Não sei porque ando triste. As palavras fogem e o vazio é incapaz de expressar essa realidade na qual estamos metidos. Agarro-me à poesia, inspiração que vem das alturas, metaforicamente hábil em exprimir o sentimento mais profundo.
Tento enxergar a face de Deus, aquela benevolente e acolhedora. Preciso da força da música, da arte; da criação que transforma nosso íntimo fraturado em beleza, porque é preciso dar algum significado maior à vida.
Não sei porque ando triste, a chorar por dentro. Por fora, falta-me a lágrima, pois os olhos estão secos. Não cai um pingo d’água há cem dias.

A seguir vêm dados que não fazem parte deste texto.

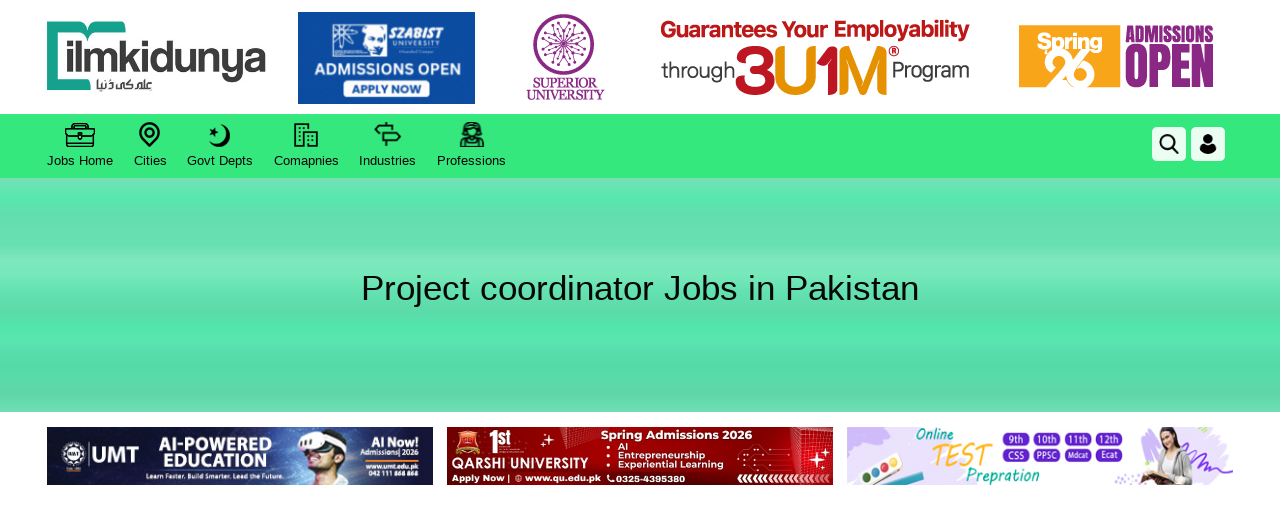

--- FILE ---
content_type: text/html; charset=utf-8
request_url: https://www.google.com/recaptcha/api2/aframe
body_size: 268
content:
<!DOCTYPE HTML><html><head><meta http-equiv="content-type" content="text/html; charset=UTF-8"></head><body><script nonce="Vk70BqwL33d8pHnDXL1q7g">/** Anti-fraud and anti-abuse applications only. See google.com/recaptcha */ try{var clients={'sodar':'https://pagead2.googlesyndication.com/pagead/sodar?'};window.addEventListener("message",function(a){try{if(a.source===window.parent){var b=JSON.parse(a.data);var c=clients[b['id']];if(c){var d=document.createElement('img');d.src=c+b['params']+'&rc='+(localStorage.getItem("rc::a")?sessionStorage.getItem("rc::b"):"");window.document.body.appendChild(d);sessionStorage.setItem("rc::e",parseInt(sessionStorage.getItem("rc::e")||0)+1);localStorage.setItem("rc::h",'1769755060258');}}}catch(b){}});window.parent.postMessage("_grecaptcha_ready", "*");}catch(b){}</script></body></html>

Por aqui, a umidade atinge picos de 20 a 8 por cento, a imitar a secura das almas dos homens.
A fumaça dos incêndios nubla os céus e os passarinhos de meu quintal estão agitados como se reivindicassem, desde já, os lugares deles por direito: os galhos, as folhas das árvores novamente verdes e flores suculentas.
Não sei porque ando triste. Há tanta brutalidade e morte por aí. Não é só o assassinato físico e frio de centenas de pessoas, de 13 mulheres abatidas por dia, como bichos.
O amor acabou? Não é só a agressão à natureza, aos animais, aos índios, aos pobres. Cadê a fraternidade? Não é só o fim da linha para estudantes e pesquisadores que perdem bolsas de estudos. O bom-senso sumiu?
Não é só a onda miliciana e justiceira que invade o país. Não é só e somente a barbárie que recrudesce o mundo. Não é só a mentira que vira verdade. É a cultura que desaba?
Não sei porque ando triste. Existe, sim, uma nova ética, que não é ética, agora tendência, um sopro escuro que vem das profundezas e entranha no ar que respiramos, sufocante!
E outra lógica, que não é lógica, pois sorri diante da tortura de seres. O respeito perdeu-se?
A corrupção também já não é mais corrupção. O que seria? São muitos os acontecimentos impostos, amigos, que não consigo escolher quais deles me deixa mais triste, embora eu não queira nunca perder o sorriso.